EXTRAIT:

Philippe Oswald : Dans ton livre « François Hollande, Dieu et la République » (Salvator, 2013), tu as scruté la conception que le Président de la République se fait des rapports de celle-ci avec la religion. Manuel Valls a-t-il la même conception de la laïcité ou est-elle plus élaborée ?
Samuel Pruvot : Manuel Valls et François Hollande ont en commun d’appartenir au PS. Mais cela ne suffit pas pour avoir la même conception de la laïcité ! Tous les deux ont reçu une éducation catholique et ils ont fréquenté régulièrement les églises jusqu’à l’adolescence. En ce qui concerne le jeune Manuel Valls, sa sœur Giovanna a fait cette confidence à des journalistes : « Il voulait réaliser quelque chose d’important… Nous allions à la messe le dimanche. Je me suis demandé si Manuel n’allait pas faire le séminaire. » Cette anecdote (cf Manuel Valls, les secrets d’un destin, Jacques Hennen et Gilles Verdez, Editions du Moment) illustre la quête d’un jeune homme qui s’est réalisée sur le terrain politique. Il poursuivra sa quête plus tard avec le Grand Orient avant de s’en éloigner.

CONSIGNE:
Répondez à ces questions sur l'extrait :
(a) Chez quel éditeur et en quelle année a paru le livre « François Hollande, Dieu et la République » ?
(b) À quel parti Manuel Valls et François Hollande appartiennent-ils tous les deux ?
(c) D'après sa sœur Giovanna, où la famille de Manuel Valls allait-elle le dimanche ?
Les enregistrements viennent d'une autre source que l'extrait.

DONNÉES FOURNIES:
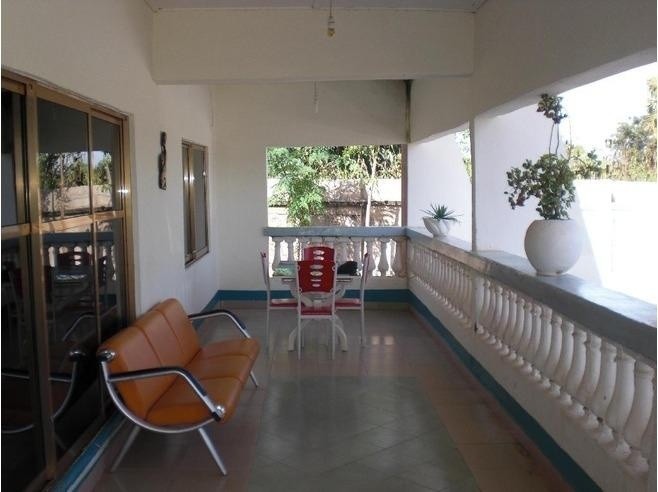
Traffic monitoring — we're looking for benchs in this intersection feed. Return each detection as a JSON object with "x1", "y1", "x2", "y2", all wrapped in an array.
[
  {"x1": 2, "y1": 304, "x2": 119, "y2": 454},
  {"x1": 97, "y1": 297, "x2": 260, "y2": 478}
]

RÉPONSE:
(a) Chez Salvator, en 2013.
(b) Au PS.
(c) À la messe.